BEGIN PAGE TEXT

Brendan Williams

Caught in the throes of a pandemic lethal to those they serve, nursing homes have been largely abandoned by policymakers. The $4.9 billion in federal relief provided in May was very welcome. However, it should be put into perspective. It was  less, for over 15,000 nursing homes nationwide, than the over-$5 billion a New York Times investigation found the nation’s 20 most profitable hospital chains alone had received — just one of which was sitting on $12 billion in cash. 

It bears repeating that nursing homes were losing money prior to the pandemic, according to the annual report to Congress released March 13 by the Medicare Payment Advisory Commission — the sector’s first negative total margin since 2000. No resumption of procedures generating private insurance payments awaits nursing homes.

END PAGE TEXT
BEGIN INFORMATION SHOWN

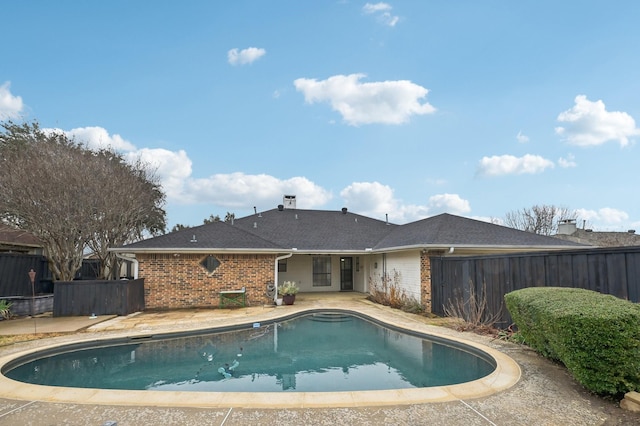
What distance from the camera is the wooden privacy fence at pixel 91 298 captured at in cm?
1132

END INFORMATION SHOWN

### ACTIVITY LIST
• a. In the passage on nursing homes, how much federal relief was provided in May?
• b. Reproduce the passage on nursing homes between the words "Brendan Williams" and "awaits nursing homes.", inclusive.

### EXERCISE SOLUTIONS
• a. $4.9 billion.

• b.
Brendan Williams

Caught in the throes of a pandemic lethal to those they serve, nursing homes have been largely abandoned by policymakers. The $4.9 billion in federal relief provided in May was very welcome. However, it should be put into perspective. It was  less, for over 15,000 nursing homes nationwide, than the over-$5 billion a New York Times investigation found the nation’s 20 most profitable hospital chains alone had received — just one of which was sitting on $12 billion in cash. 

It bears repeating that nursing homes were losing money prior to the pandemic, according to the annual report to Congress released March 13 by the Medicare Payment Advisory Commission — the sector’s first negative total margin since 2000. No resumption of procedures generating private insurance payments awaits nursing homes.